Date of Award


Degree Type


Degree Name

Doctor of Philosophy (PhD)

Graduate Group

Applied Economics

First Advisor

Gilles Duranton

Second Advisor

Ann Harrison


This dissertation consists of three chapters studying the effects of diverse public policy instruments on firm productivity and local labor markets.

The first chapter analyzes how the US's largest policy for retraining trade-displaced workers--Trade Adjustment Assistance (TAA)--affects earnings and employment outcomes. Prior research has been limited by two challenges precluding credible estimates: a lack of quality data to track worker movements across employers, and selection into training programs. Leveraging an institutional feature of TAA that assigns two otherwise equal TAA applicants to investigators of varying approval leniencies, I estimate the causal returns to retraining for roughly 300,000 displaced workers by merging Census Bureau microdata with TAA winning and losing petitions.

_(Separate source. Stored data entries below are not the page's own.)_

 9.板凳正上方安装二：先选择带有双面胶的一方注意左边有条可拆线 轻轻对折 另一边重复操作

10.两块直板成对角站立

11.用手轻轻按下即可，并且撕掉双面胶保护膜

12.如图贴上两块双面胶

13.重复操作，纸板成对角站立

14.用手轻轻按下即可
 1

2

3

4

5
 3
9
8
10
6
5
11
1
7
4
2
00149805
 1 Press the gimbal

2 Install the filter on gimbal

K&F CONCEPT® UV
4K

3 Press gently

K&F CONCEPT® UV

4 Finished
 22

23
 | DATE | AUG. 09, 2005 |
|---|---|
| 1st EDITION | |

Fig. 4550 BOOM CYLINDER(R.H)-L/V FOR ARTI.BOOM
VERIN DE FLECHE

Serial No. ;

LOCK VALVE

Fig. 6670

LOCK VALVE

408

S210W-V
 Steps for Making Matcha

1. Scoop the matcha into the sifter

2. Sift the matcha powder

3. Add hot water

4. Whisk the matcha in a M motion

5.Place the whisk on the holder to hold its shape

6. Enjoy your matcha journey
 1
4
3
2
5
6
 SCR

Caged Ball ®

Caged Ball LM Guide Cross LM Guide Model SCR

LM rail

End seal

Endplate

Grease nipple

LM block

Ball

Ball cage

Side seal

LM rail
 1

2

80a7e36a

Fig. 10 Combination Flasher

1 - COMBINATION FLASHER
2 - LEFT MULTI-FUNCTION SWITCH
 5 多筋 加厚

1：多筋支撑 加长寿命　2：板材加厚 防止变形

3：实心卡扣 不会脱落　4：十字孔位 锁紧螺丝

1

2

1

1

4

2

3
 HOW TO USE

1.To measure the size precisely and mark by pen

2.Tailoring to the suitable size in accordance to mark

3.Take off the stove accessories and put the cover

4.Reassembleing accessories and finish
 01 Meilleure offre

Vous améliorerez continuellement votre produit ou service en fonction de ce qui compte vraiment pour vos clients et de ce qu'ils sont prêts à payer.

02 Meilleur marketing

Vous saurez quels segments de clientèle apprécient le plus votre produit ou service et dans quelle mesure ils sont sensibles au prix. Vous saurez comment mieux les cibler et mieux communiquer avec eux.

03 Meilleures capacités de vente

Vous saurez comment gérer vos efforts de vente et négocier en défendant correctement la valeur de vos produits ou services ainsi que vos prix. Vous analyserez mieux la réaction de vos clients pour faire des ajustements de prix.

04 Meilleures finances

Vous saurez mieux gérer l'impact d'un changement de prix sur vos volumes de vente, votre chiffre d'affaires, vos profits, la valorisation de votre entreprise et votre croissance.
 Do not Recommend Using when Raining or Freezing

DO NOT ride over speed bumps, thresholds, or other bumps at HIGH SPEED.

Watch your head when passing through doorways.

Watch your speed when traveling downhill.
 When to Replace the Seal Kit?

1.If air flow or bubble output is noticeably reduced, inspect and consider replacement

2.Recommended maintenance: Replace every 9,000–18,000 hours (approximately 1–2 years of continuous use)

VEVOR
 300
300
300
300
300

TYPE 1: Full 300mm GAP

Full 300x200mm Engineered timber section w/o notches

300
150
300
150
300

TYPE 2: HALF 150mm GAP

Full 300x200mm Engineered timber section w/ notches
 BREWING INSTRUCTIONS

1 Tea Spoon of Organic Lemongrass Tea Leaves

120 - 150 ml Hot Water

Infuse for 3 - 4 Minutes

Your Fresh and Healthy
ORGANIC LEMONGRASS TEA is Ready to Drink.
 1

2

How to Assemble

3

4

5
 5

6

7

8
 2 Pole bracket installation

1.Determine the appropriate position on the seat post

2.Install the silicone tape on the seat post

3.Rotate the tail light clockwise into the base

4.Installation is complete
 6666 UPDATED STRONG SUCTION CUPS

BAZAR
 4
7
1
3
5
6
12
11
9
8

I find large initial returns to TAA. Ten years out, TAA-trained workers have $50,000 higher cumulative earnings. Yet \textit{annual} returns fully depreciate after ten years. Returns are concentrated in the most disrupted regions, where workers are more likely to switch industries and move to labor markets with better opportunities in response to training--consistent with adjustment frictions. Despite some inefficiencies, the results highlight that TAA may serve as an important tag for redistributing the growth from trade to adversely affected workers.

The second chapter, joint with Ann Harrison, Shanthi Nataraj, and Leslie Martin, compares the impact of command-and-control (CAC) regulations and coal price variation on firm pollution abatement, coal consumption, and productivity growth in India. Both CAC regulations and higher coal prices resulted in improved air quality. CAC regulations increased the share of large establishments investing in pollution control equipment. In contrast, higher coal prices reduced the intensive margin of coal use more broadly, with price elasticities similar to those found in the US. In terms of productivity, CAC regulations imposed a higher cost on large firms.

The third chapter reconsiders host country productivity spillovers from multinational corporation (MNC) investments. I show that the standard "backward linkage'' measure used to estimate technology spillovers implicitly assumes domestic and foreign firms share the same input structure. Mean backward linkages reduce in half when the share of locally sourced inputs is adjusted to reflect MNC’s observably higher propensity to import inputs.